▸ **ARTICLE**:
** start **
I can also confirm that this caused a memory leak in our production environment. We missed it in staging because of how often we deploy. This library is effectively unusable on Node 12.x (< 12.16).

samcfinan avatar Dec 07 '20 00:12 samcfinan

I was able to reproduce the memory leak on both GAE standard and locally deployed application. The key to reproduce is to have an active logpoint that is set at a place which is reached periodically. According to the local application's heap usage, every time the logpoint is triggered, the memory usage will increase around 300KB. That is, if each request triggers one logpoint, then the memory usage will quickly reach 256 MB (default memory limit of GAE standard instance) before serving 1000 requests.

Louis-Ye avatar May 07 '21 20:05 Louis-Ye

Further investigation shows that, the "memory leak" is not caused by the code in cloud debugger, but rather it is caused by the fact that the v8 inspector session stored every context for each breakpoint hit (cloud debugger uses v8 inspector breakpoint to realize the snapshot/logpoint).

This is verified by my local environment where an application would still suffer from the same "memory leak" issue when it does not have cloud debugger, but has v8 inspector setting a breakpoint at a busy place.

Louis-Ye avatar May 07 '21 21:05 Louis-Ye

Storing each of the breakpoint hit context might be a feature provided by v8 inspector, but as for the usage of cloud debugger, this is not what was needed, because cloud debugger does not need the context as soon as after catching the paused event and taking the snapshot/evaluating the logpoint. So to fix the memory leak, cloud debugger should clean up those contexts. However, according to the v8 inspector documentation, there seems to be no quick way to achieve the goal.
** end **
▸ **MATERIAL**:
** start **
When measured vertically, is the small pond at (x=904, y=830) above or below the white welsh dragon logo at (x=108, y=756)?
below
** end **
▸ **DIRECTIONS**:
A) In the thread about the cloud debugger memory leak, how much does memory usage grow each time the logpoint is triggered?
B) Go on with the thread about the cloud debugger memory leak, picking up after its last sentence.

▸ **PER-TASK ANSWERS**:
A) Around 300KB.

B)
One possible way for cloud debugger to fix this problem is to monitor the number of breakpoint hits, when reaching certain threshold, it closes the current session to v8 inspector, re-connect and re-set all the existing snapshots/logpoints. (I have verified it locally that closing the session can clear all the breakpoint-hit contexts thus releasing the memory usage, but will also clear all the previously set breakpoints). The only concern here is the performance hit of such a reset (need to measure).

Louis-Ye avatar May 07 '21 21:05 Louis-Ye

@Louis-Ye in my case I had no active logpoints nor breakpoints, unless they were not visible in the UI and cached in the system.

Thanks for looking into this.

kilianc avatar May 09 '21 01:05 kilianc

A bug on the V8 Engine is opened about the related issue: https://bugs.chromium.org/p/chromium/issues/detail?id=1208482

Louis-Ye avatar May 13 '21 14:05 Louis-Ye

@Louis-Ye in my case I had no active logpoints nor breakpoints, unless they were not visible in the UI and cached in the system.

Thanks for looking into this.

Just to echo the above comment, we're also getting this issue deployed to Cloud Run using Node 14 with no log/break points every being set. Removed the debug agent and memory usage constant.

rhodgkins avatar May 13 '21 15:05 rhodgkins

Hi @kilianc and @rhodgkins, I wasn't able to reproduce the memory leak without setting active breakpoints. The fix (for fixing memory leak when having active breakpoints) was just merged in, would you be able to try the latest fix to see if it helps to solve your problem? If not, please re-open this issue. Also it would be much appreciated if more environment information can be provided (e.g., node.js version/v8 version, debugger agent version, deployment environment, the way you measure memory usage/detect memory leak, the speed/rate of the memory leak, etc.)

Louis-Ye avatar May 31 '21 17:05 Louis-Ye

Thanks @Louis-Ye! When this makes it into a release, I can also try it out on our service that was exhibiting this problem.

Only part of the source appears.